BRIEF
Rename "black seat backrest" to "black backrest" throughout the items below, and leave everything else unchanged. Reproduce all of the items but omit the pictures.

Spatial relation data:
- - -

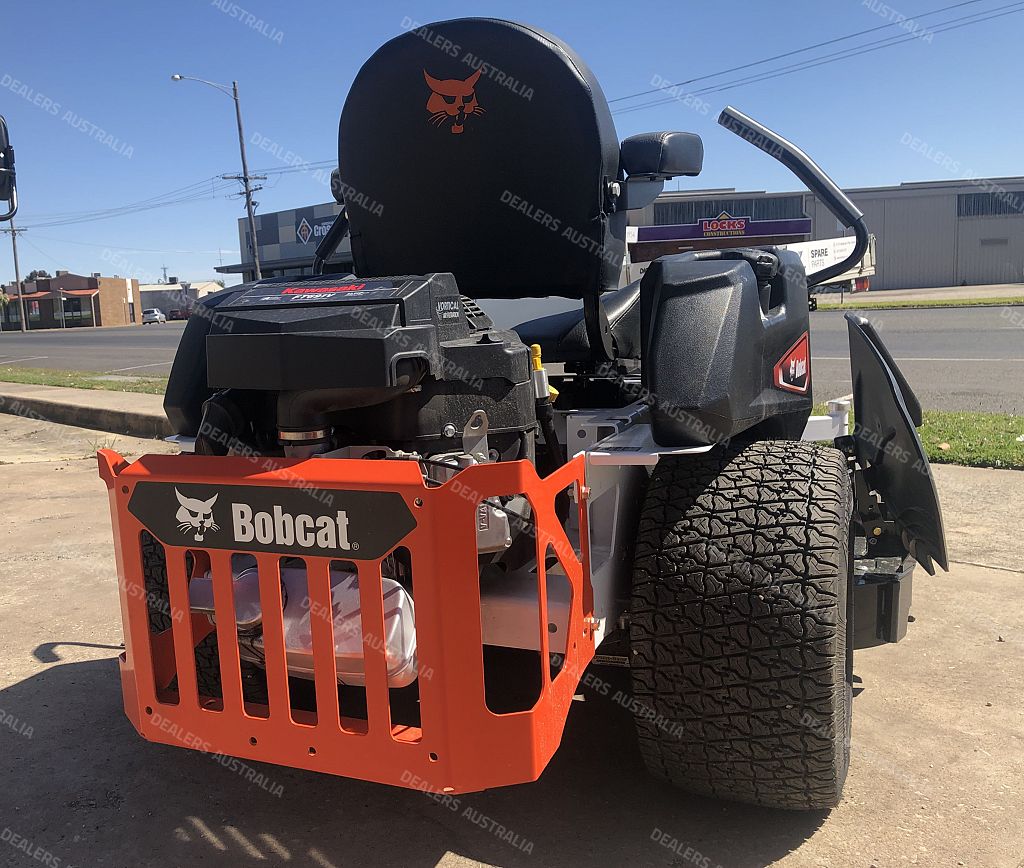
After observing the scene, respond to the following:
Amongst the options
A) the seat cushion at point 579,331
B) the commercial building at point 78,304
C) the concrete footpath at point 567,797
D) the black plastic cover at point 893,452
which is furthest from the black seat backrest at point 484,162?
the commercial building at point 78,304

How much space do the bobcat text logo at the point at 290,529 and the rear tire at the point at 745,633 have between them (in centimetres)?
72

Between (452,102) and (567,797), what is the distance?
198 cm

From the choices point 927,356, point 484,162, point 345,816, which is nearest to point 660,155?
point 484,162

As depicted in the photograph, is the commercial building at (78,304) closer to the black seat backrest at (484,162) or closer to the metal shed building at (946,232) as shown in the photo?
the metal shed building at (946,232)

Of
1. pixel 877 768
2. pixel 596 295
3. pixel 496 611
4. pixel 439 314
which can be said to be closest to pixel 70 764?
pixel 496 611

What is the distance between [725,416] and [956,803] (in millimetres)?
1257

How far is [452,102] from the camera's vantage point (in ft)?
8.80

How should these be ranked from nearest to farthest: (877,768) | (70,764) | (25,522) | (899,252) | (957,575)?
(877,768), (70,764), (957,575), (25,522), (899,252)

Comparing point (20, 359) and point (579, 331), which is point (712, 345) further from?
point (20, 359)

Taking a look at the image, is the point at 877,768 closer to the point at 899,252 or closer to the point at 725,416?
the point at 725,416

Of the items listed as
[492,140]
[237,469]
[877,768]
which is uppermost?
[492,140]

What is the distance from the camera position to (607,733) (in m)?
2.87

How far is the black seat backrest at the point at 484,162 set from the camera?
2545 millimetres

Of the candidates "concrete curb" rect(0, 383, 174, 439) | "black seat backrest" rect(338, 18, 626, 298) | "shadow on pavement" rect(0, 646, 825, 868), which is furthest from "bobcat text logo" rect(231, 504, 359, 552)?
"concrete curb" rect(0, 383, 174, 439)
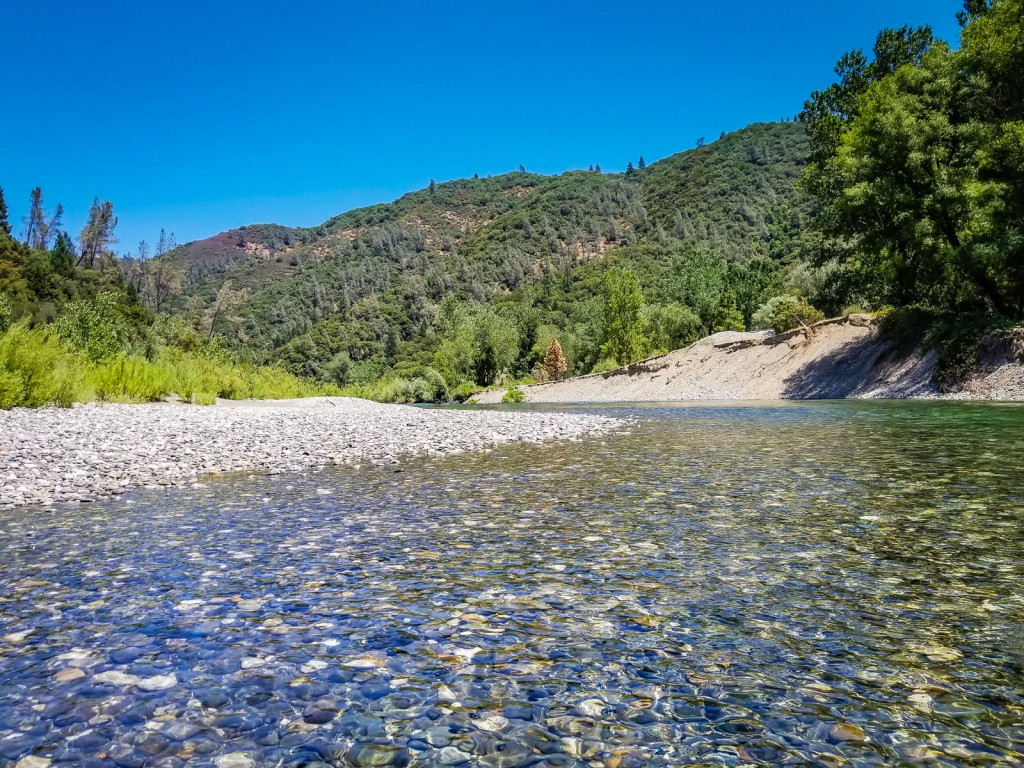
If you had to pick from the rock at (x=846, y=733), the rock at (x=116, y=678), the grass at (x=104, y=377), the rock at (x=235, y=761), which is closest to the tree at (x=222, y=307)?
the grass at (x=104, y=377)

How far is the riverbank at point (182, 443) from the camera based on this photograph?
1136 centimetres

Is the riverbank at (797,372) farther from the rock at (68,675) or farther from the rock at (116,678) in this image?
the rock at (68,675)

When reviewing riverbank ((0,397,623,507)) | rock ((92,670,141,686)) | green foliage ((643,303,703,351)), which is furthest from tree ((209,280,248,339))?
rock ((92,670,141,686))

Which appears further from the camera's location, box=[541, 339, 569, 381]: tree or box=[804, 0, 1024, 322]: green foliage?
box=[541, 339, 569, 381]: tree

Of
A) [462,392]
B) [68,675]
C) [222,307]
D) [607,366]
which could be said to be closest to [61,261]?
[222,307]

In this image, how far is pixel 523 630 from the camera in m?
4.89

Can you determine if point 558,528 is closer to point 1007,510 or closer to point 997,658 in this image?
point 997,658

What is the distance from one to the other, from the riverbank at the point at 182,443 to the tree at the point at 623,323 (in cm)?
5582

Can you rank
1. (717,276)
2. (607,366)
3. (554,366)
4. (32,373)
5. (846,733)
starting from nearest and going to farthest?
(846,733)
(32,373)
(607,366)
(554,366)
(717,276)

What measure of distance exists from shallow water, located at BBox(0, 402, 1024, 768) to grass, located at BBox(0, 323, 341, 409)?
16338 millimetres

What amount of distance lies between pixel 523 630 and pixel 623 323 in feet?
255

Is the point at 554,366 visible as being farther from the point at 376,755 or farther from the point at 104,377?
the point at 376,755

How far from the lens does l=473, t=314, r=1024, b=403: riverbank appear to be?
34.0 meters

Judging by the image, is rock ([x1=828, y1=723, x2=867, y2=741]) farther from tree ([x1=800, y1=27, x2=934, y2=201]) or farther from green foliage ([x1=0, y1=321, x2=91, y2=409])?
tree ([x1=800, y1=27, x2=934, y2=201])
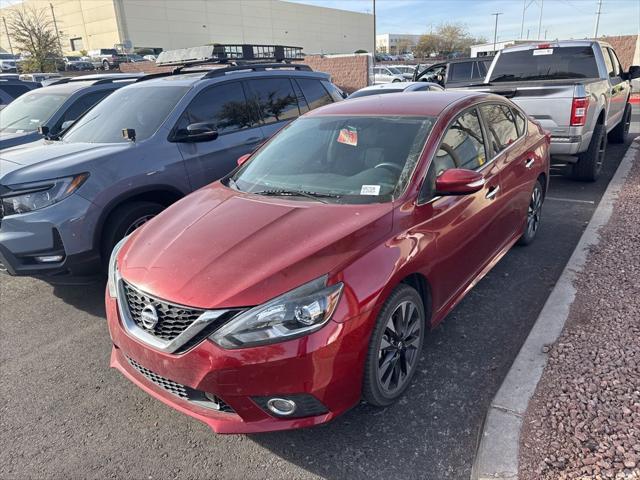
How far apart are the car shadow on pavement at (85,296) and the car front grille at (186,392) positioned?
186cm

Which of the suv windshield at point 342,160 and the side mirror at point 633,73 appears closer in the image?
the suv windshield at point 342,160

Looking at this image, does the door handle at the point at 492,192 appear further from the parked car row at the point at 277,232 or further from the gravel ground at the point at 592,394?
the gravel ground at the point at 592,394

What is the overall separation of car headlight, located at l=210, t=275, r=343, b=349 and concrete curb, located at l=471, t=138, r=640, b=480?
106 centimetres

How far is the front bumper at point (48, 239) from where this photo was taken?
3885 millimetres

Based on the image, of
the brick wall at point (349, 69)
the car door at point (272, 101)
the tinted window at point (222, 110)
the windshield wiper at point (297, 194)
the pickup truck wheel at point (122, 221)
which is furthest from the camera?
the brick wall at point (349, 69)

- - -

COMPLETE RESPONSE
After observing the scene, respond to the following:
Amongst the options
A) the seat cushion at point 579,331
B) the commercial building at point 78,304
C) the concrete footpath at point 567,797
D) the black plastic cover at point 893,452
which is furthest from the black backrest at point 484,162?
the commercial building at point 78,304

How much space do the bobcat text logo at the point at 290,529 and the rear tire at the point at 745,633 have between them (in centimetres)?
72

Between (452,102) and (567,797), what is the distance?
198 cm

From the choices point 927,356, point 484,162, point 345,816, which is nearest to point 660,155?
point 484,162

As depicted in the photograph, is the commercial building at (78,304) closer to the black backrest at (484,162) or closer to the metal shed building at (946,232) as shown in the photo?
the metal shed building at (946,232)

Of
1. pixel 877 768
2. pixel 596 295
3. pixel 496 611
4. pixel 439 314
which can be said to be closest to pixel 70 764?
pixel 496 611

What is the distance between [725,416] and [956,803] (in millimetres)?
1257

How far is [452,102] from the camera's vantage point (in ft)?
8.80

How should these be ranked from nearest to farthest: (877,768) | (70,764) | (25,522) | (899,252) | (957,575)?
(877,768), (70,764), (957,575), (25,522), (899,252)

Comparing point (20, 359) and point (579, 331), which is point (712, 345) further from?
point (20, 359)

Taking a look at the image, is the point at 877,768 closer to the point at 899,252 or closer to the point at 725,416?
the point at 725,416

Of the items listed as
[492,140]
[237,469]
[877,768]
which is uppermost?
[492,140]

What is the distance from the camera position to (607,733) (in m)?
2.87

How far is the black backrest at the point at 484,162 set from the camera?
2545 millimetres

Of the candidates "concrete curb" rect(0, 383, 174, 439) | "black backrest" rect(338, 18, 626, 298) | "shadow on pavement" rect(0, 646, 825, 868), which is furthest from "bobcat text logo" rect(231, 504, 359, 552)?
"concrete curb" rect(0, 383, 174, 439)
If you had to pick from the rock at (x=846, y=733), the rock at (x=116, y=678), the grass at (x=104, y=377), the rock at (x=235, y=761), which is closest to the tree at (x=222, y=307)?
the grass at (x=104, y=377)

How far is the riverbank at point (182, 443) from the camera based on this photograph?
1136 centimetres

Is the riverbank at (797,372) farther from the rock at (68,675) or farther from the rock at (116,678) in this image?
the rock at (68,675)

When reviewing riverbank ((0,397,623,507)) | rock ((92,670,141,686)) | green foliage ((643,303,703,351)), which is furthest from tree ((209,280,248,339))?
rock ((92,670,141,686))

Which appears further from the camera's location, box=[541, 339, 569, 381]: tree or box=[804, 0, 1024, 322]: green foliage?
box=[541, 339, 569, 381]: tree

Of
A) [462,392]
B) [68,675]
C) [222,307]
D) [607,366]
which could be said to be closest to [61,261]?
[222,307]

In this image, how far is pixel 523 630 from the camera in m?
4.89

Can you determine if point 558,528 is closer to point 1007,510 or closer to point 997,658 in this image?
point 997,658

What is the distance from one to the other, from the riverbank at the point at 182,443 to the tree at the point at 623,323 (in cm)?
5582

Can you rank
1. (717,276)
2. (607,366)
3. (554,366)
4. (32,373)
5. (846,733)
starting from nearest and going to farthest?
(846,733)
(32,373)
(607,366)
(554,366)
(717,276)

What measure of distance exists from shallow water, located at BBox(0, 402, 1024, 768) to grass, located at BBox(0, 323, 341, 409)?
16338 millimetres

What amount of distance lies between pixel 523 630 and pixel 623 323 in feet?
255

Is the point at 554,366 visible as being farther from the point at 376,755 or farther from the point at 104,377?
the point at 376,755

How far from the lens does l=473, t=314, r=1024, b=403: riverbank appear to be?
34.0 meters

Judging by the image, is rock ([x1=828, y1=723, x2=867, y2=741]) farther from tree ([x1=800, y1=27, x2=934, y2=201]) or farther from green foliage ([x1=0, y1=321, x2=91, y2=409])?
tree ([x1=800, y1=27, x2=934, y2=201])
How far apart are the car shadow on pavement at (85,296) and the car front grille at (186,392) positioned?
186cm

Which of the suv windshield at point 342,160 and the side mirror at point 633,73 appears closer in the image?
the suv windshield at point 342,160

Looking at this image, does the door handle at the point at 492,192 appear further from the parked car row at the point at 277,232 or further from the gravel ground at the point at 592,394?
the gravel ground at the point at 592,394

What is the overall separation of car headlight, located at l=210, t=275, r=343, b=349 and concrete curb, located at l=471, t=138, r=640, b=480?
106 centimetres

How far is the front bumper at point (48, 239) from where this photo was taken?
3885 millimetres

Based on the image, of
the brick wall at point (349, 69)
the car door at point (272, 101)
the tinted window at point (222, 110)
the windshield wiper at point (297, 194)
the pickup truck wheel at point (122, 221)
which is furthest from the camera?
the brick wall at point (349, 69)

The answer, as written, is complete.